Die früheren Mitstreiter werfen ihm Verrat vor
Bis er 2015 eine Kehrtwende machte. Er sprach sich öffentlich für ein Aufeinanderzugehen aus, er nahm Kontakt zum Präsidenten des Landessportbunds Thüringen, Peter Gösel, und dessen Geschäftsführer Rolf Beilschmidt auf. Er lobte die Fortschritte, die Thüringen mache. Hier werde Dopinggeschädigten schnell und unbürokratisch geholfen, sagt er. Für die früheren Mitstreiter vom Dopingopfer-Hilfeverein ein Affront. Der frühere Hochspringer Beilschmidt war in der DDR inoffizieller Mitarbeiter der Stasi, Gösel war vor der Wende SED-Kader, Geipel und der DOH haben dies immer wieder scharf kritisiert, haben stets gesagt, dass ein Neuanfang nur ohne Gösel und Beilschmidt erfolgen könne.

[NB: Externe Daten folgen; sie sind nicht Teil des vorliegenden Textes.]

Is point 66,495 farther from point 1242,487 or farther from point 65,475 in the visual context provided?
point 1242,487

Trömer behauptet, Beilschmidt sei lediglich ein "kleines Licht bei der Stasi" gewesen, er nehme Gösel und ihm ab, "dass sie wirklich etwas gutmachen wollen". Den DOH hat er vor Jahren bereits im Unfrieden verlassen, es gab keine herzlichen Worte zum Abschied. Trömer sagt, der konfrontative Antidopingkampf habe ihn ausgezehrt, er habe "keinen Sinn mehr im Hass" gesehen, einige, die früher mit ihm Seite an Seite standen, haben ihn deswegen einen Spaltpilz genannt, werfen ihm Verrat an der Sache vor.
Trömer sagt, dass ihn "diese Anwürfe am Anfang schockiert" hätten, ihn das jetzt aber nicht mehr belaste. Jetzt gehe es ihm vor allem darum, "ein einigermaßen schmerzfreies Leben zu führen und meine Existenz zu sichern". In dem Kiez in Berlin-Friedrichshain, in dem er lebt, hatte er als Treffpunkt für das Gespräch ein Café neben der Pfingstkirche vorgeschlagen. An der Kirche hängt ein riesiges Plakat, auf dem weithin sichtbar steht: "Hass schadet der Seele."